Extract:
- - -

For a layoff, the primary concern the interviewer will have is that you might be at risk of poor performance, so convince them that's not the case:
Due to the changing economics with their real estate customers, HousingTech was under some financial pressure, ultimately deciding to cut the entire Growth team.
For short stints, the concern may be that you don't commit to work long-term or that you don't know what you want out of your career:
I've worked across a number of early stage startups, which really accelerated my growth as an engineer but ultimately none of them has panned out from a product-market fit perspective.
Don't say negative things about your previous employer. When describing the motivation for something new, be positive about what you're headed toward, not negative in describing what you're leaving behind.
TMAY Mistakes to Avoid
History Lesson
I started as a frontend engineer at Company X, then moved to Company Y, and now I'm at Company Z...
Avoid giving a chronological walkthrough of every job you've had. This History Lesson approach is tedious and it also makes your older experience seem equally important as your most recent experience, which is almost certainly not the case. Focus instead on the highlights from those jobs and the impact you want the listener to walk away with.
The Childhood Origin Story
I've been interested in computing since I was 6, when I worked on my first Scratch program in school...
While the interviewer is interested in unique aspects of you, make sure you share aspects relevant to the job. The interviewer doesn't need your biography. Start with who you are professionally now. The caveat here is if they ask you explicitly about how you got into engineering, then do share these kinds of origin stories.
Less is Not More
I'm a senior software engineer at Momentum, with 10 years' experience. [full stop]
Some candidates omit accomplishments of any kind, thinking they shouldn't repeat what's on their resume. Bad idea. Many interviewers haven't read your resume or at best they've skimmed it. Use your TMAY to guide them toward the stories that matter, taking care not to produce a History Lesson.
Being Negative About Your Former Employer
I'm looking for some place I can grow more technically. My current company has really poor engineering, with the codebase kind of a mess. My manager isn't interested in addressing the technical debt at all. The product roadmap changes every week, so we're constantly context-switching and never actually shipping anything meaningful. Plus, there's no real career growth path. I've been stuck at the same level for two years.
This response makes the listener wonder if you are the problem, and certainly exposes your lack of leadership ability to drive technical and cultural change in your current role.

- - -

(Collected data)
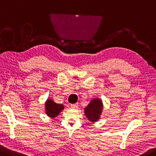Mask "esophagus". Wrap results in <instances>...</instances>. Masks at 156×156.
I'll use <instances>...</instances> for the list:
<instances>
[{"instance_id":"34e87169","label":"esophagus","mask_w":156,"mask_h":156,"mask_svg":"<svg viewBox=\"0 0 156 156\" xmlns=\"http://www.w3.org/2000/svg\"><path fill=\"white\" fill-rule=\"evenodd\" d=\"M70 106H71L73 108H78V104H77V103H76V104H71Z\"/></svg>"}]
</instances>
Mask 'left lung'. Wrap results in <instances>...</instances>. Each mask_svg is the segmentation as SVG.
Instances as JSON below:
<instances>
[{
	"mask_svg": "<svg viewBox=\"0 0 156 156\" xmlns=\"http://www.w3.org/2000/svg\"><path fill=\"white\" fill-rule=\"evenodd\" d=\"M103 108L102 100L97 98H93L84 108L85 115L90 122H96L100 119Z\"/></svg>",
	"mask_w": 156,
	"mask_h": 156,
	"instance_id": "1",
	"label": "left lung"
}]
</instances>
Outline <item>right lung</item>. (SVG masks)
<instances>
[{
    "label": "right lung",
    "mask_w": 156,
    "mask_h": 156,
    "mask_svg": "<svg viewBox=\"0 0 156 156\" xmlns=\"http://www.w3.org/2000/svg\"><path fill=\"white\" fill-rule=\"evenodd\" d=\"M64 109V105L58 104L51 98L47 99L45 103V113L50 118H55L59 115V113Z\"/></svg>",
    "instance_id": "obj_1"
}]
</instances>
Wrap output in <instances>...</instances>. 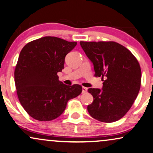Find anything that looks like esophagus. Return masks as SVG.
I'll use <instances>...</instances> for the list:
<instances>
[{
	"label": "esophagus",
	"mask_w": 153,
	"mask_h": 153,
	"mask_svg": "<svg viewBox=\"0 0 153 153\" xmlns=\"http://www.w3.org/2000/svg\"><path fill=\"white\" fill-rule=\"evenodd\" d=\"M87 91H88V88H85V87H82V93H87Z\"/></svg>",
	"instance_id": "1"
}]
</instances>
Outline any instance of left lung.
<instances>
[{"instance_id":"left-lung-1","label":"left lung","mask_w":153,"mask_h":153,"mask_svg":"<svg viewBox=\"0 0 153 153\" xmlns=\"http://www.w3.org/2000/svg\"><path fill=\"white\" fill-rule=\"evenodd\" d=\"M93 62L95 75L102 77V89L89 88L93 102L88 105L92 117L113 123L124 116L138 95L141 69L128 49L115 42H80Z\"/></svg>"}]
</instances>
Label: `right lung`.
Returning a JSON list of instances; mask_svg holds the SVG:
<instances>
[{
  "mask_svg": "<svg viewBox=\"0 0 153 153\" xmlns=\"http://www.w3.org/2000/svg\"><path fill=\"white\" fill-rule=\"evenodd\" d=\"M76 45V42L45 36L27 43L21 50L15 69V84L21 105L33 118H57L68 101L81 93V85L63 84L57 75L64 68L66 55Z\"/></svg>",
  "mask_w": 153,
  "mask_h": 153,
  "instance_id": "1",
  "label": "right lung"
}]
</instances>
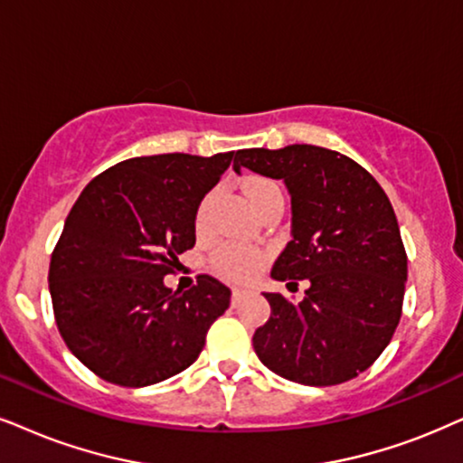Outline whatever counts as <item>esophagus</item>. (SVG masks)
<instances>
[{
    "label": "esophagus",
    "instance_id": "1",
    "mask_svg": "<svg viewBox=\"0 0 463 463\" xmlns=\"http://www.w3.org/2000/svg\"><path fill=\"white\" fill-rule=\"evenodd\" d=\"M245 295H248V292H245L243 288H232V295H231V303H232V306H237V303H241V299H243Z\"/></svg>",
    "mask_w": 463,
    "mask_h": 463
}]
</instances>
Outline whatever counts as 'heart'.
Wrapping results in <instances>:
<instances>
[{
	"instance_id": "heart-1",
	"label": "heart",
	"mask_w": 463,
	"mask_h": 463,
	"mask_svg": "<svg viewBox=\"0 0 463 463\" xmlns=\"http://www.w3.org/2000/svg\"><path fill=\"white\" fill-rule=\"evenodd\" d=\"M243 190H245V196H248V201L254 212L260 207L262 203L269 201V198L282 196L279 185L267 177L245 179ZM212 201H213V192L212 194L204 196L201 204H198V212H196L198 231L204 226V220H207ZM209 262H212L213 273H218L220 278L231 279V282H248V279H251L256 273H259V269L262 265V256L256 250L241 248V245H222V248L213 251L212 260Z\"/></svg>"
}]
</instances>
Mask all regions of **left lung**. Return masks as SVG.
Returning a JSON list of instances; mask_svg holds the SVG:
<instances>
[{
    "label": "left lung",
    "mask_w": 463,
    "mask_h": 463,
    "mask_svg": "<svg viewBox=\"0 0 463 463\" xmlns=\"http://www.w3.org/2000/svg\"><path fill=\"white\" fill-rule=\"evenodd\" d=\"M232 168L284 179L292 241L271 278L309 282L299 306L265 292L271 316L251 337L259 359L309 387L359 376L402 318L408 256L389 196L361 164L316 145L239 149Z\"/></svg>",
    "instance_id": "8db88e82"
}]
</instances>
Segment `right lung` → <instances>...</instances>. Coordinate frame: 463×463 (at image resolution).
<instances>
[{
	"label": "right lung",
	"instance_id": "add662e5",
	"mask_svg": "<svg viewBox=\"0 0 463 463\" xmlns=\"http://www.w3.org/2000/svg\"><path fill=\"white\" fill-rule=\"evenodd\" d=\"M235 151L130 157L93 177L51 256L52 312L66 346L119 387H147L198 359L231 290L198 275L171 290L164 275L196 243V212Z\"/></svg>",
	"mask_w": 463,
	"mask_h": 463
}]
</instances>
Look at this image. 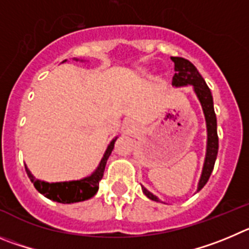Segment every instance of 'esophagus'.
Here are the masks:
<instances>
[{"mask_svg":"<svg viewBox=\"0 0 249 249\" xmlns=\"http://www.w3.org/2000/svg\"><path fill=\"white\" fill-rule=\"evenodd\" d=\"M126 127H127V129H130V127H133V125H131V124H126Z\"/></svg>","mask_w":249,"mask_h":249,"instance_id":"34e87169","label":"esophagus"}]
</instances>
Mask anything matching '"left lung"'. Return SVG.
<instances>
[{
	"label": "left lung",
	"instance_id": "left-lung-1",
	"mask_svg": "<svg viewBox=\"0 0 249 249\" xmlns=\"http://www.w3.org/2000/svg\"><path fill=\"white\" fill-rule=\"evenodd\" d=\"M171 60L175 64V75L172 77V87L181 88V87L192 86L197 99H198L201 107H202L203 115H205L206 129H207V145H206V156L205 161H203L202 172H201L200 181H198V185H197L196 192H198L207 183L208 178L211 176L217 159V152H218L217 119L213 109V98H212L211 90L206 84L202 75L198 73L196 67L190 60L181 57H171ZM141 190H142V192H144L147 198L160 202V198L154 194H151L147 189H145L142 185H141Z\"/></svg>",
	"mask_w": 249,
	"mask_h": 249
}]
</instances>
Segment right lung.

- - -

Given task 1:
Reproduce the passage of the interview advice that begins at the words "For short stints, the" and stops after the words "at Company Z...".
Given task 2:
List every mistake named under the heading "TMAY Mistakes to Avoid" in the interview advice.

Task output 1:
For short stints, the concern may be that you don't commit to work long-term or that you don't know what you want out of your career:
I've worked across a number of early stage startups, which really accelerated my growth as an engineer but ultimately none of them has panned out from a product-market fit perspective.
Don't say negative things about your previous employer. When describing the motivation for something new, be positive about what you're headed toward, not negative in describing what you're leaving behind.
TMAY Mistakes to Avoid
History Lesson
I started as a frontend engineer at Company X, then moved to Company Y, and now I'm at Company Z...

Task output 2:
- History Lesson
- The Childhood Origin Story
- Less is Not More
- Being Negative About Your Former Employer